#### [Dataset section]
····················
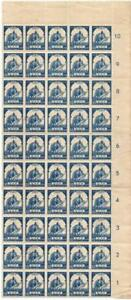JAPANESE OCCUPATION OF BURMA: c.1943 10c Blue Elephant 10 x 5 Part Sheet (41768)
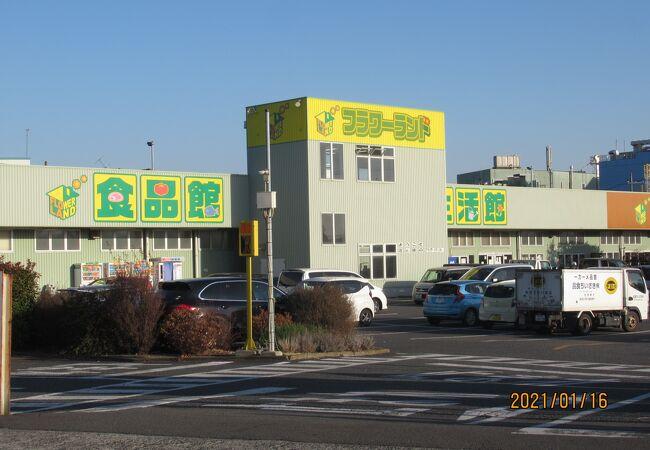 草花のあるスーパーです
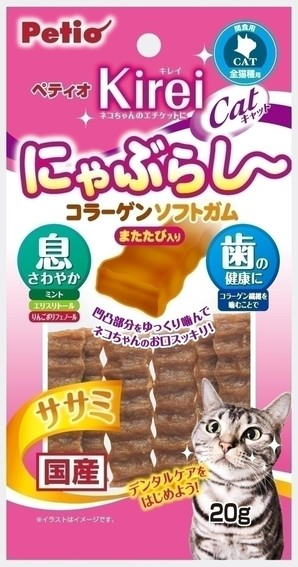 [ペティオ] Kirei Cat にゃぶらし コラーゲンソフトガム ササミ 20g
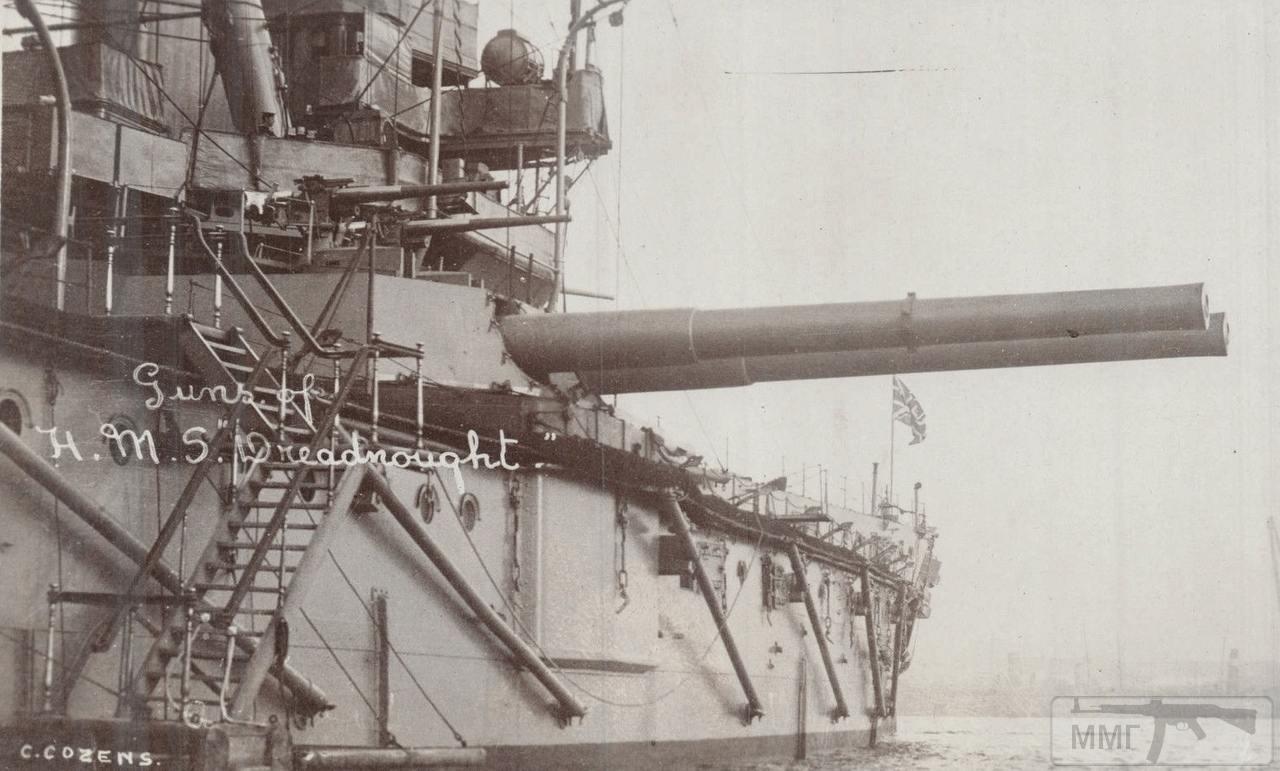 54952 - HMS Dreadnought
····················
#### [Work request]
Omitting all images, print the listing exactly.

#### [Response to the exercise]
JAPANESE OCCUPATION OF BURMA: c.1943 10c Blue Elephant 10 x 5 Part Sheet (41768)
 草花のあるスーパーです
 [ペティオ] Kirei Cat にゃぶらし コラーゲンソフトガム ササミ 20g
 54952 - HMS Dreadnought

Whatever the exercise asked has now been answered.